▸ **Text to read**:
'''
He was detained under Schedule 7 of the UK terrorism Act of 2000, an extremely broad law which has repeatedly been criticized for making the abuse of individuals possible because it is so vague. So far, calls to reform the law have not been heeded.

He was held for almost nine hours and many of his possessions were confiscated by the government.“There is simply no basis for believing that David Michael Miranda presents any threat whatsoever to the UK government.

The only possible intent behind this detention was to harass him and his husband, Guardian journalist Glenn Greenwald, for his role in analyzing the data released by Edward Snowden.”

"States cannot pass anti-terror acts and claim they are necessary to protect people from harm and then use them to retaliate against someone exercising his rights. By targeting Miranda and Greenwald, the government is also sending a message to other journalists that if they maintain their independence and report critically about governments, they too may be targeted."

Background:

Schedule 7 is the law that allows the police to detain anyone at the UK borders without any requirement to show probable cause and hold them for up to nine hours, without seeking further justification. The detainee must respond to any questions, regardless of whether a lawyer is present. No lawyer is provided automatically.

It is a criminal offence for the detainee to refuse to answer questions -- regardless of the grounds for that refusal or otherwise fully cooperate with the police.

According to the advice published by the Association of Chief Police Officers’, Schedule 7 should only be used to counter terrorism and may not be used for any other purpose.


A similarly over-broad and vague section of the Act which allowed stop and frisk without any grounds was held to be unlawful by the European Court of Human Rights in 2010. Section 44 - as it was known - violated Article 8 of the European Charter of Human Rights which protects privacy.
'''
▸ **Exercise instructions**:
(1) In the text about Miranda's detention, how long can Schedule 7 let police hold someone at the UK borders?
(2) Repeat the text about Miranda's detention word for word between "According to the" and "any other purpose.", inclusive.
(3) Keep writing the text about Miranda's detention from the point where it stops.
The material that comes next has no connection to the text about Miranda's detention.

▸ **Dataset excerpt**:
'''
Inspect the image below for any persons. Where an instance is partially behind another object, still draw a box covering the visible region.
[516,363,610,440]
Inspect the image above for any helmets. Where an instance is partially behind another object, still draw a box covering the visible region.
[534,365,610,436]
'''
▸ **Answers given**:
(1) Up to nine hours.

(2)
According to the advice published by the Association of Chief Police Officers’, Schedule 7 should only be used to counter terrorism and may not be used for any other purpose.

(3)
limequat
08-19-2013, 10:49 AM
Now some are guessing that this is leading to a formal indictment...of GREENWALD!
WTF?

Warlord
08-19-2013, 11:15 AM
Now some are guessing that this is leading to a formal indictment...of GREENWALD!
WTF?

I doubt it

tod evans
08-19-2013, 11:17 AM
Now some are guessing that this is leading to a formal indictment...of GREENWALD!
WTF?

By the Brits or the US?

Warlord
08-19-2013, 11:46 AM
check out Greenwald's reporting on the detention of his partner:

---
This is obviously a rather profound escalation of their attacks on the news-gathering process and journalism. It's bad enough to prosecute and imprison sources. It's worse still to imprison journalists who report the truth. But to start detaining the family members and loved ones of journalists is simply despotic. Even the Mafia had ethical rules against targeting the family members of people they felt threatened by. But the UK puppets and their owners in the US national security state obviously are unconstrained by even those minimal scruples.

If the UK and US governments believe that tactics like this are going to deter or intimidate us in any way from continuing to report aggressively on what these documents reveal, they are beyond deluded. If anything, it will have only the opposite effect: to embolden us even further. Beyond that, every time the US and UK governments show their true character to the world - when they prevent the Bolivian President's plane from flying safely home, when they threaten journalists with prosecution, when they engage in behavior like what they did today - all they do is helpfully underscore why it's so dangerous to allow them to exercise vast, unchecked spying power in the dark.

http://www.theguardian.com/commentisfree/2013/aug/18/david-miranda-detained-uk-nsa

tod evans
08-19-2013, 11:52 AM
Scathing and factual!

Hoo-rah!:D

Warlord
08-19-2013, 12:09 PM
///

Brian4Liberty
08-19-2013, 12:19 PM
You think Britain stands for FREEDOM? THINK AGAIN...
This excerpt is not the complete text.